Kaphi
Please note this package is still under development.
Brief description
Installation
Instructions on installing Kaphi are provided in INSTALL.md.
License
Kaphi is released under the GNU Affero General Public License.
Detailed description
Phylodynamic inference
A phylogeny is a tree-based hypothesis about how different populations are related by common ancestors. The general idea behind phylodynamics is that this tree has been shaped by a history of biological processes, such as speciation or epidemiology (when the tree relates cases of an infectious virus or bacteria). The objective of phylodynamics is to reconstruct this biological process by fitting a model of that process to the shape of a tree.
Approximate Bayesian computation
Approximate Bayesian computation (ABC) is a class of methods in statistical computing. The basic idea behind ABC is that we can fit a model by simulating data sets under different model parameter settings, comparing these simulations to the actual data, and then keeping the parameter values that yield the most realistic simulations. The key advantage of ABC over conventional likelihood-based methods for model fitting is that we don’t have to calculate the likelihood of the model. Depending on the complexity of the model, calculating its likelihood may be time-consuming or simply not feasible. On the other hand, it is usually much easier to use the model to simulate data sets.

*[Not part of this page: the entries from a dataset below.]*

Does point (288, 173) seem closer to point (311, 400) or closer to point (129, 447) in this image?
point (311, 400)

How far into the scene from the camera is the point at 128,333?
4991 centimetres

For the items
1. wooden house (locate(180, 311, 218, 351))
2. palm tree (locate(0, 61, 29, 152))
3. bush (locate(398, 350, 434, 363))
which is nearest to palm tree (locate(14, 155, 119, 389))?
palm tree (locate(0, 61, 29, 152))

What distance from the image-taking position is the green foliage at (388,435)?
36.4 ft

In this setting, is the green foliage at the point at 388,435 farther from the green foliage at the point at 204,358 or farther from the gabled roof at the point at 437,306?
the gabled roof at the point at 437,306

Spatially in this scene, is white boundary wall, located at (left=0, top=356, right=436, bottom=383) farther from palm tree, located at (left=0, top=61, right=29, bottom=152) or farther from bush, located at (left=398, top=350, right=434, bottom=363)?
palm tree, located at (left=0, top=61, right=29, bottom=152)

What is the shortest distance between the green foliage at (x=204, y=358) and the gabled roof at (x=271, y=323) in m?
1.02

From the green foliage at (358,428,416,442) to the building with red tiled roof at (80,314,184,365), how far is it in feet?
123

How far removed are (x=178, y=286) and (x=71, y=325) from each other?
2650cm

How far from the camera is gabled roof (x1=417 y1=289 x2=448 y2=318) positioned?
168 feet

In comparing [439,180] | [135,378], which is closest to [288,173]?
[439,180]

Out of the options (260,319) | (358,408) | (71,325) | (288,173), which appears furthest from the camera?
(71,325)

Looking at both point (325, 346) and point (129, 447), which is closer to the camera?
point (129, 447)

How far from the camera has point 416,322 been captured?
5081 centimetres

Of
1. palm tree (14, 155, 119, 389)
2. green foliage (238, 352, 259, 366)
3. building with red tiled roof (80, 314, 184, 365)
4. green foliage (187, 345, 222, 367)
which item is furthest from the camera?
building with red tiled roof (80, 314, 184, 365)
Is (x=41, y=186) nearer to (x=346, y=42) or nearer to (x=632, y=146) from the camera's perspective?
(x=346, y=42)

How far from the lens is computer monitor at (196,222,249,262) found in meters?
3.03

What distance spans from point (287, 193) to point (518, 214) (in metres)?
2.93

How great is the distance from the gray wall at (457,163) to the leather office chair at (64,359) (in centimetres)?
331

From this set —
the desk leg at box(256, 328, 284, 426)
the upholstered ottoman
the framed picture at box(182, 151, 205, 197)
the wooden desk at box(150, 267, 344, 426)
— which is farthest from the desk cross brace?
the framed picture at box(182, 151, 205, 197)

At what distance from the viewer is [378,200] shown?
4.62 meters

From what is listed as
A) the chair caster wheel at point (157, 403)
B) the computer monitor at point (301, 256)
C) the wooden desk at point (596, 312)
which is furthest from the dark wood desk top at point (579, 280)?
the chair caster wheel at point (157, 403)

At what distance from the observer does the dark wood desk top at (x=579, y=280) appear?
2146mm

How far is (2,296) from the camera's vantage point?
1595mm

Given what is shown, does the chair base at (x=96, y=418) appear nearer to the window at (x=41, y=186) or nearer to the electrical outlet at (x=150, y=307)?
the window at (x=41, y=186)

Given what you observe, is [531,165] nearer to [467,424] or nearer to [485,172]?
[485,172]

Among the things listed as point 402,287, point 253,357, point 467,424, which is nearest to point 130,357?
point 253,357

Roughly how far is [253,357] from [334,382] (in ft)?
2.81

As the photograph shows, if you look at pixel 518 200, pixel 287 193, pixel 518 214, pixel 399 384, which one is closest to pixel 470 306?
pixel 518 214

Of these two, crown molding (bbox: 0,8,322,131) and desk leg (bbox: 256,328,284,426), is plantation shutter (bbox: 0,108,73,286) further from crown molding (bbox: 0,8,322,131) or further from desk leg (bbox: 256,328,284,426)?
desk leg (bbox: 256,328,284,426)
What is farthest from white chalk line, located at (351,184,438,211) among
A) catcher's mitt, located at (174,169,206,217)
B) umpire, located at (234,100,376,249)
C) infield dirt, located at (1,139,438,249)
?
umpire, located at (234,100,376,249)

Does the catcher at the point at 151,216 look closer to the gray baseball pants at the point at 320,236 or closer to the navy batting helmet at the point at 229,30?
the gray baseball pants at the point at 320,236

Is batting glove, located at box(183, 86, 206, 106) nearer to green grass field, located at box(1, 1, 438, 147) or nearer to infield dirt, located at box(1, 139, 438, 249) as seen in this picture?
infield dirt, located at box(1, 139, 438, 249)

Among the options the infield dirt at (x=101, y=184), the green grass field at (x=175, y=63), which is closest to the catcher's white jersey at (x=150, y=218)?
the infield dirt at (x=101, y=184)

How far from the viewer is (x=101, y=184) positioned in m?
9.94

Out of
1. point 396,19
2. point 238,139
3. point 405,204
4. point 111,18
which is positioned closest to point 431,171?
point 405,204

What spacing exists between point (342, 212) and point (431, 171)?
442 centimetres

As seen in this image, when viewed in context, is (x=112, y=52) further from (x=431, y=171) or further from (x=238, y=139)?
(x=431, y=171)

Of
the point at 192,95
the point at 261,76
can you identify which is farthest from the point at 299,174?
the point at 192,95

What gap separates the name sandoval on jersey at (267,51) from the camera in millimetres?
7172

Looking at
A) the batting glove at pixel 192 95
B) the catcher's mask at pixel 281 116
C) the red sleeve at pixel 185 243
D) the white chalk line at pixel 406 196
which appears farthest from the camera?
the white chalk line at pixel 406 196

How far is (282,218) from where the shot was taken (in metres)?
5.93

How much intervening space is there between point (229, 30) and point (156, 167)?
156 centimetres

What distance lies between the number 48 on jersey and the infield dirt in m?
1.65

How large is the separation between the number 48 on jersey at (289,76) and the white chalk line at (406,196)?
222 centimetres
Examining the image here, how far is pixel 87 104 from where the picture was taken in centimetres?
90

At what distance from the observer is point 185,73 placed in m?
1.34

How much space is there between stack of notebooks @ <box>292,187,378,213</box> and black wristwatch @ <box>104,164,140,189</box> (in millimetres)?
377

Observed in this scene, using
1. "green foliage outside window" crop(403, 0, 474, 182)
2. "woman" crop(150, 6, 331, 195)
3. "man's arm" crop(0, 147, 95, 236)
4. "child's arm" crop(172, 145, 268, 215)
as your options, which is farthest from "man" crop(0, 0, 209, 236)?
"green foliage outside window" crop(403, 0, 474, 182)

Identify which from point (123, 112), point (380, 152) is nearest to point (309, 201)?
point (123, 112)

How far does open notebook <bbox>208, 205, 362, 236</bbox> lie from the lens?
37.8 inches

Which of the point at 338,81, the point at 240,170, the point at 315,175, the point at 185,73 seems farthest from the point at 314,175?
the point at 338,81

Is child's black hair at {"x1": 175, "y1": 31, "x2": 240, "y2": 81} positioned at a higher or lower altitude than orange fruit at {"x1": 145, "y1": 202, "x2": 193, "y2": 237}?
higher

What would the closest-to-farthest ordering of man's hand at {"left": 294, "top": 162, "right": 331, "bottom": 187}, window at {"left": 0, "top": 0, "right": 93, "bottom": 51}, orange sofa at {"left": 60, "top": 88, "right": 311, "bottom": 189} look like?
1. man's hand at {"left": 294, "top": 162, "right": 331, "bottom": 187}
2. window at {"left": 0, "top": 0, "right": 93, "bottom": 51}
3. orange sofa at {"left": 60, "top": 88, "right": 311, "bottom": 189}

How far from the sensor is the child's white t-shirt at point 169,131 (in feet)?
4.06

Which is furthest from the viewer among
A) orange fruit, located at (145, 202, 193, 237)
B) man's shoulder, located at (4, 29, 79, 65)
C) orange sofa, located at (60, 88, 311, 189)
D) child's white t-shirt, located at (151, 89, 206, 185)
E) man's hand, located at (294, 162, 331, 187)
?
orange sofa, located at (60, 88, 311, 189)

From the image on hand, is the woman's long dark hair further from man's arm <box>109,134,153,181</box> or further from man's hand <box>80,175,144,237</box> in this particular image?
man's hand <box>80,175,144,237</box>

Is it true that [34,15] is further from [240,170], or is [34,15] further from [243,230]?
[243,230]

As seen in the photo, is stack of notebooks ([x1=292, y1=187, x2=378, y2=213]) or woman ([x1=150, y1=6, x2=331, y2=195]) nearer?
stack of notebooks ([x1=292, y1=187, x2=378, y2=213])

The trick to using ABC is to have a measure of how similar a simulation is to the actual data. This is not a trivial problem because the shape of a tree is a complex property that is difficult to reduce down to a number or set of numbers in a meaningful way. For this purpose, Kaphi uses a technique from machine learning known as the kernel method. The particular kernel method used in Kaphi breaks trees down into fragments and then basically counts the number of similar-shaped fragments that two trees have in common.
Okay, what does Kaphi do?
Kaphi is an R package for fitting models to tree shapes using a combination of kernel methods and ABC. It is essentially a re-implementation and expansion of a set of C programs written by @rmcclosk called netabc. This procedure can be used to fit conceivably any model to the shape of a tree, as long as that model can be used to simulate trees. Kaphi is designed to fit any model that can be expressed as systems of ordinary differential equations, i.e., compartmental ‘mass action’ models. Since Kaphi is derived from netabc, it can also fit models that generate trees as an epidemic process on a graph (network).
What’s with the name?
Kaphi is an abbreviation of “Kernel-embedded ABC-SMC for phylodynamic inference”. An earlier version that used ABC-MCMC was called Kamphir, but we’ve dropped MCMC in favour of SMC. Besides, my partner didn’t like the old name because it reminded her of mothballs. Fun fact: apparently “Kaphi” is also Sanskrit for “coffee”.
Financial support
This work is funded by the Government of Canada through Genome Canada and the Ontario Genomics Institute (OGI-131).